Archive for June, 2005

No Ronald McDonald?

Saturday, June 25th, 2005

Discovery Channel viewers have picked a shortlist of the five greatest Americans of all time. It’s one of those memes that starts on the BBC or the CBC and spreads to US television, like The Weakest Link or those LiveJournal “If you were a bodily fluid, which one would you be?” exercises. This particular soap opera is sponsored by Tide.

The top five does not include Thomas Jefferson, Thomas Edison, Frankln D. Roosevelt, Albert Einstein, or Mark Twain.

It does, however, include Ronald Reagan.

Eats, Shits & Lives

Friday, June 24th, 2005

Another valentine to engineers as writers: today I got my favorite-ever subject line for an email birth announcement, and a photo that didn’t topple my mailbox. Welcome, Milo Smith! Live long and prosper.

Thank You.

Thursday, June 23rd, 2005

As a kid, I worried about Santa Claus’s feelings.
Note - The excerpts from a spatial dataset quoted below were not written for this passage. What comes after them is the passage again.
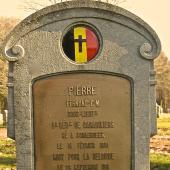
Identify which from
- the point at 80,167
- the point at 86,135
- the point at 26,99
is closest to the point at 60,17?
the point at 26,99

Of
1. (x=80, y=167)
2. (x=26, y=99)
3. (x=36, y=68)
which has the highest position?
(x=36, y=68)

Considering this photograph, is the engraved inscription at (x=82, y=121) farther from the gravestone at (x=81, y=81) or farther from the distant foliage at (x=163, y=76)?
the distant foliage at (x=163, y=76)

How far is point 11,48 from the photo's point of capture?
6582 mm

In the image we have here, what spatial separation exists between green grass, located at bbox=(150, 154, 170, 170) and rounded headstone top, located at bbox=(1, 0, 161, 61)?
15.2ft

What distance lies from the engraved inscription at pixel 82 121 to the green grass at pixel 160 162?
164 inches

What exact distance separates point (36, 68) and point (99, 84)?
844 mm

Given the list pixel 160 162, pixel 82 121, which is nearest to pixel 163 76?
pixel 160 162

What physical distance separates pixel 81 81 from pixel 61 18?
2.80 ft

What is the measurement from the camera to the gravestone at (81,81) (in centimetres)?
654

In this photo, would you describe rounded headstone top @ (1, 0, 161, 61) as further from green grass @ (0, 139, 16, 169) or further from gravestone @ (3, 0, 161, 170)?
green grass @ (0, 139, 16, 169)

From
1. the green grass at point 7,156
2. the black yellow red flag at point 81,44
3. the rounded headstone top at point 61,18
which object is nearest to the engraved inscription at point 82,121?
the black yellow red flag at point 81,44

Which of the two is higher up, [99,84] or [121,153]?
[99,84]

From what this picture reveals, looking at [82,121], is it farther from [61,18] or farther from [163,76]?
[163,76]

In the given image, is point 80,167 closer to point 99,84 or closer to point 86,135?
point 86,135
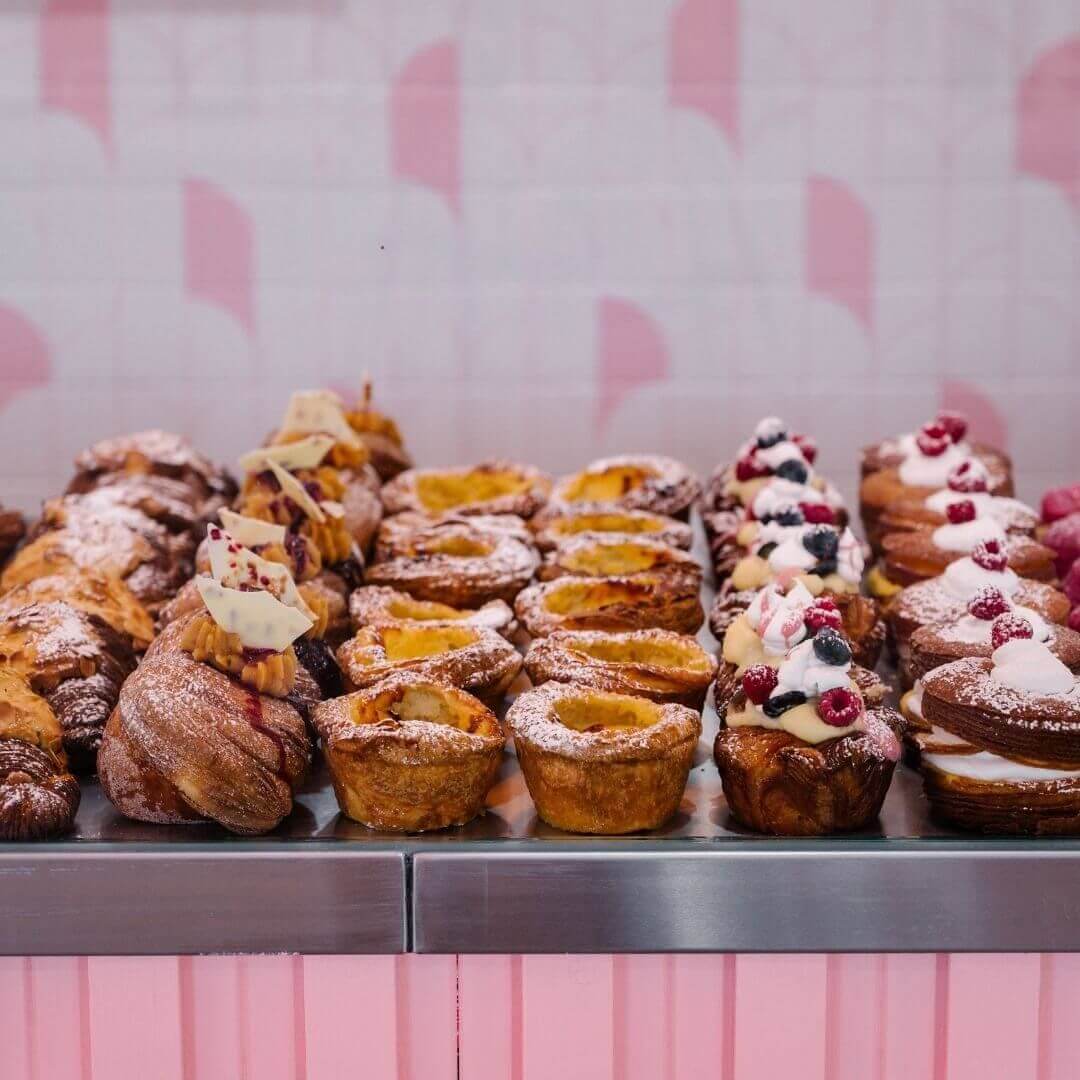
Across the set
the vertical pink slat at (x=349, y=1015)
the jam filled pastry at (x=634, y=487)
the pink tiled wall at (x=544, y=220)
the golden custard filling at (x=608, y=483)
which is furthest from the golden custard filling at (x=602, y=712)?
the pink tiled wall at (x=544, y=220)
For weeks—months—he was all we thought about and talked about. We laboured over letters with our tongues stuck out, explaining that we would please like a Ballerina Sindy Clear Casters a selection box and a surprise please. We listened to the radio on Christmas Eve, dying to hear Santy read our names. That night, excitement edged towards panic as the hours refused to get out of the way. Then—sandy-eyed after bad sleep—the breathless unwrapping. What is it? What is it? Strap-on rollerskates. Here’s the Sindy. A Timex watch! And Clear Casters? No, the selection box. (Disappointment.)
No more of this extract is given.